Peritoneal carcinomatosis (PC) is a condition where cancer cells spread from internal organ tumors, significantly invading the abdominal and pelvic lining.

Typically diagnosed at an advanced stage, PC complicates treatment options, and the median survival for gastric cancer patients with PC is around four to six months.

For most patients, PC indicates a limited prognosis of only a few months, with current treatments primarily focused on palliative care.

Prostate cancer, the second most common cancer in males, often leads to castration-resistant prostate cancer (CRPC) due to the development of resistance against androgen deprivation therapy.

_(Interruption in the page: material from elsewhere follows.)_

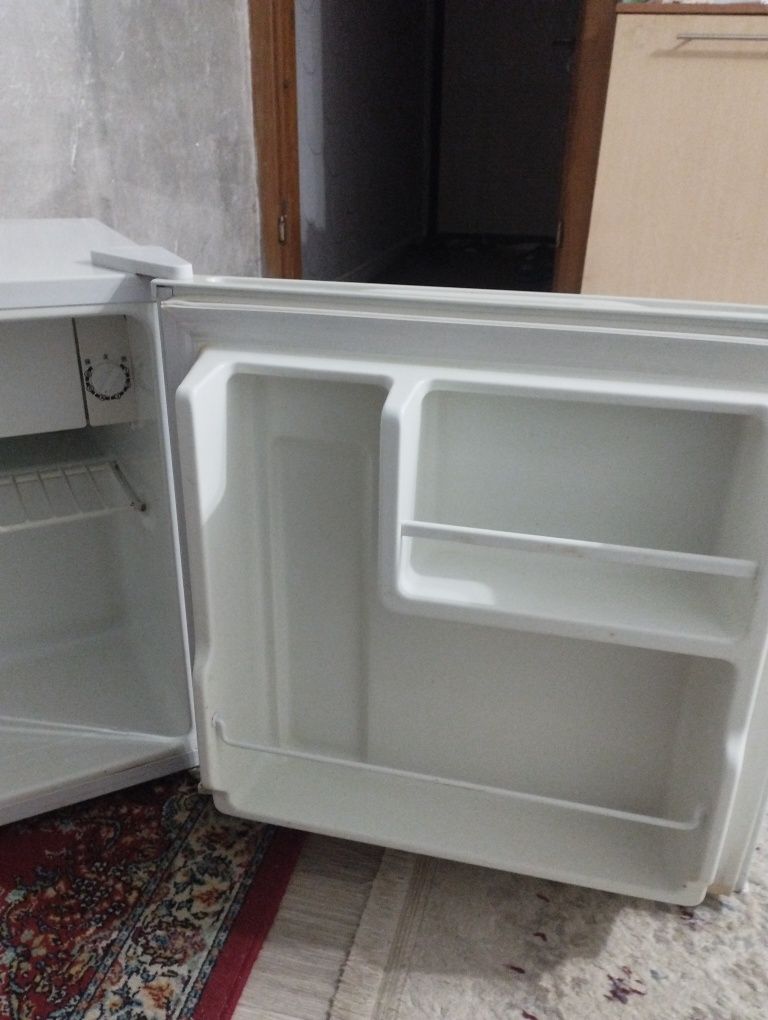 Мини холодильник Midea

CRPC arises when androgen receptor (AR) signaling becomes independent of androgens, often due to mutations or amplifications in the AR gene.

Nuclear hormone receptors (NHRs), including AR, play a crucial role in regulating gene expression and have implications for prostate cancer treatment.

A deeper understanding of NHR interactions may lead to novel therapeutic approaches for advanced prostate cancer.

Specific long non-coding RNAs (lncRNAs), such as HOTAIR and MALAT1, have been identified as key players in cancer progression, correlating with poor outcomes in prostate cancer patients.

Research into lncRNAs highlights their significant influence on lipid levels, metabolism, and cardiovascular disease risk, suggesting their potential as therapeutic targets and biomarkers.

Reverse cholesterol transport (RCT) is crucial for maintaining low circulating cholesterol levels, thereby reducing cardiovascular disease risk.

Cardiovascular disease remains a leading cause of mortality, with approximately 17.9 million deaths annually linked to lifestyle choices and genetic factors.

Despite a growing body of work on non-coding RNAs in other cancers, research into their role in peritoneal carcinomatosis is still in its infancy.